D, the hexa-aluminate predecessor that c step is obtained obtains hexa-aluminate catalyzer BaM through 500 ℃, 1200 ℃ two one-step baking _xAl _1-xO _19-δ, La _yBa _1-yMnAl ₁₁O _19-δ, Ca _zBa _1-zMnAl ₁₁O _19-δ: wherein: x=0,1,2,3,4; Y=0,0.2,0.4,0.6,0.8,1; Z=0,0.2,0.4,0.6,0.8,1.

2, the method for prepared by reverse microemulsion method hexa-aluminate catalyzer according to claim 1 is characterized in that: the nitrate aqueous solution of described transition metal, alkaline-earth metal, it is pH=1 that dropping nitric acid is regulated its acid-base value.

3, the method for prepared by reverse microemulsion method hexa-aluminate catalyzer according to claim 1 is characterized in that: described precipitating reagent is an ammonia spirit.

4, the method for prepared by reverse microemulsion method hexa-aluminate catalyzer according to claim 1 is characterized in that: described reverse microemulsion liquid system is to be TX-100 by surfactant; Cosurfactant is n-hexyl alcohol or n-heptanol; Oil phase is cyclohexane or isooctane; Water is that nitrate aqueous solution, ammonia spirit are formed.

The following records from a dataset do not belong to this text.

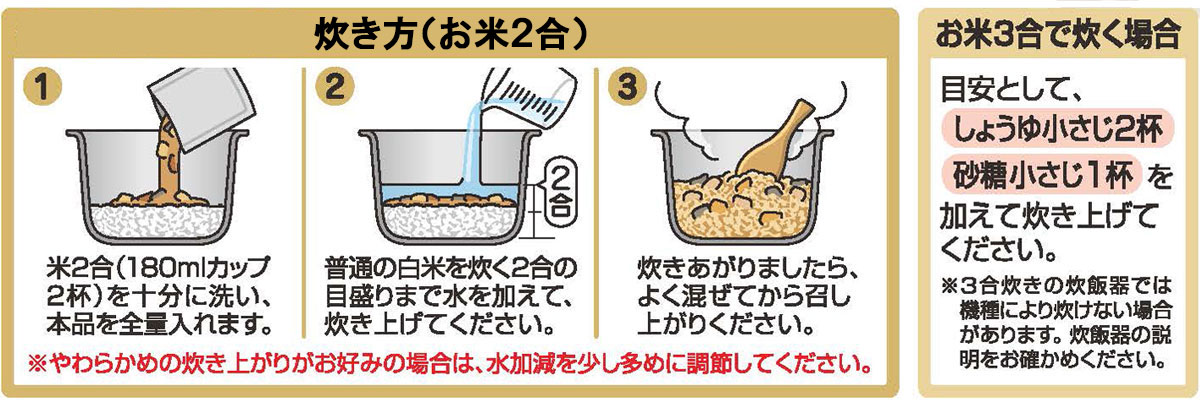 炊き方（お米2合）

1

米2合（180mlカップ2杯）を十分に洗い、本品を全量入れます。

2

2合

普通の白米を炊く2合の目盛りまで水を加えて、炊き上げてください。

3

炊きあがりましたら、よく混ぜてから召し上がりください。

※やわらかめの炊き上がりがお好みの場合は、水加減を少し多めに調節してください。

お米3合で炊く場合

目安として、しょうゆ小さじ2杯 砂糖小さじ1杯 を加えて炊き上げてください。

※3合炊きの炊飯器では機種により炊けない場合があります。炊飯器の説明をお確かめください。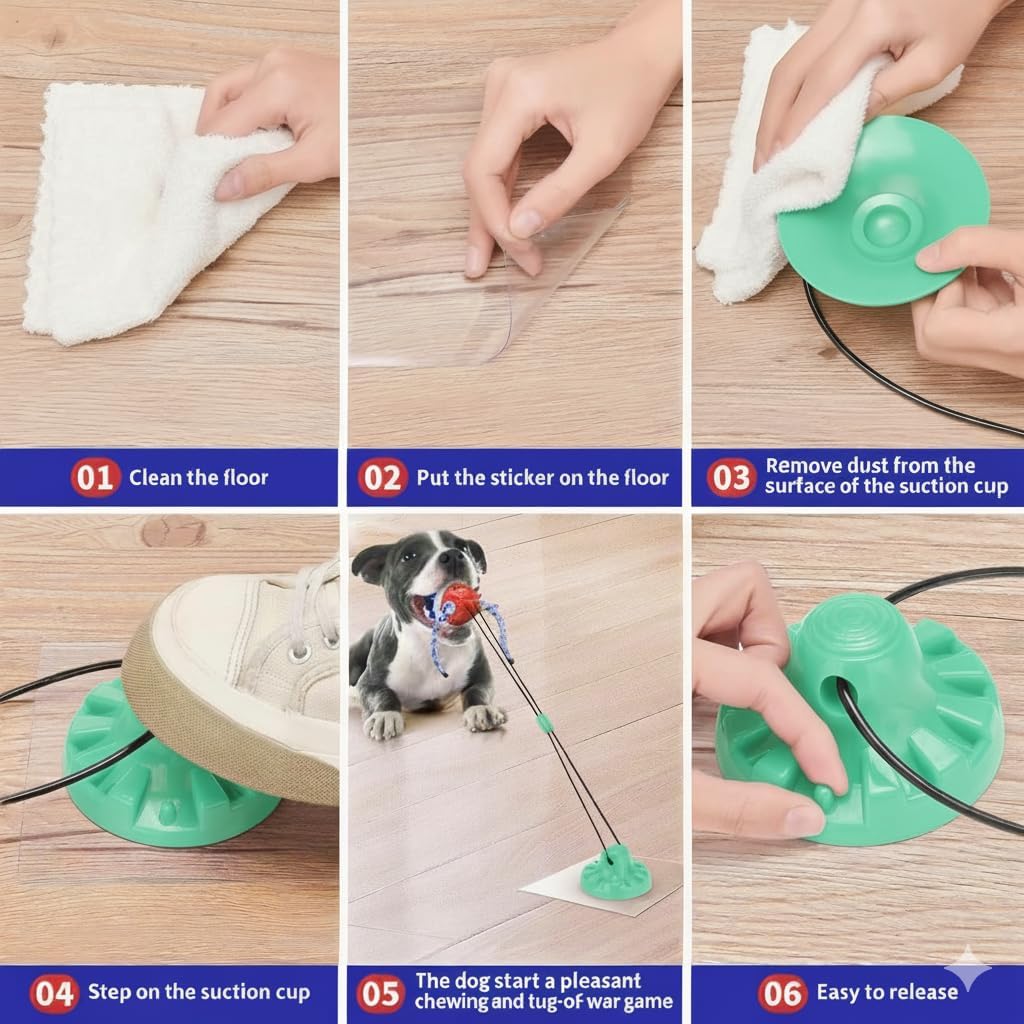 01 Clean the floor

02 Put the sticker on the floor

03 Remove dust from the surface of the suction cup

04 Step on the suction cup

05 The dog start a pleasant chewing and tug-of war game

06 Easy to release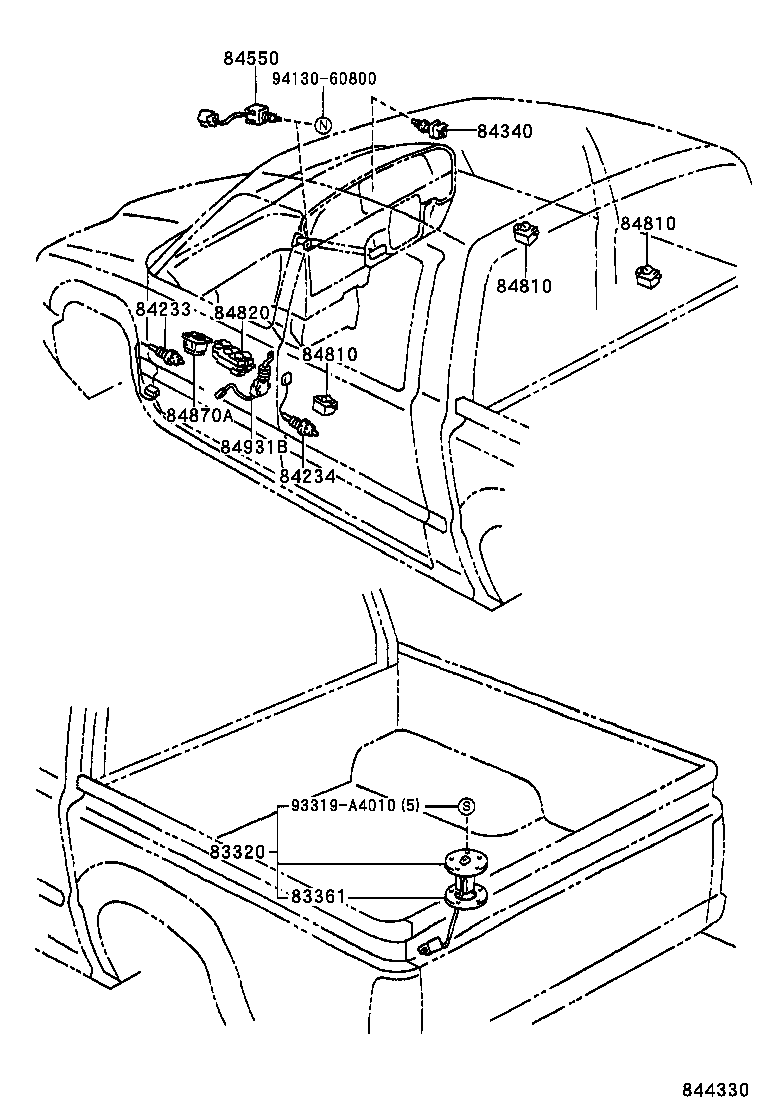 84550
94130-60800
N
84340
84810
84810
84233
84820
84810
84870A
84931B
84234
93319-A4010 (5)
S
83320
83361
844330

5, according to the method for claim 1 or 2 or 3 described prepared by reverse microemulsion method hexa-aluminate catalyzers, it is characterized in that: described transition metal and alkaline-earth metal are respectively: chromium Cr, manganese Mn, iron Fe, cobalt Co, nickel, copper Cu, lanthanum La, barium Ba, calcium Ca.

6, the method for prepared by reverse microemulsion method hexa-aluminate catalyzer according to claim 1, it is characterized in that: described claim 1d is in the hexa-aluminate lattice, A position cation is based on barium Ba ion, simultaneously doped portion lanthanum La ion or calcium Ca ion; B position ion comes part to replace aluminium Al ion with above-mentioned transition metal, and there is good synergy in the catalyst A position B interdigit metal that obtains, and the methane catalytic combustion initiation temperature reduces, and high-temperature stability improves.

7, the method for prepared by reverse microemulsion method hexa-aluminate catalyzer according to claim 1, it is characterized in that: described claim 1d is through aging 24h, the centrifugal separation sediment separate out, washing, separate the sediment that obtains again, dry 12h obtains presoma under 80 ℃, again through 500 ℃, 1200 ℃ two one-step baking.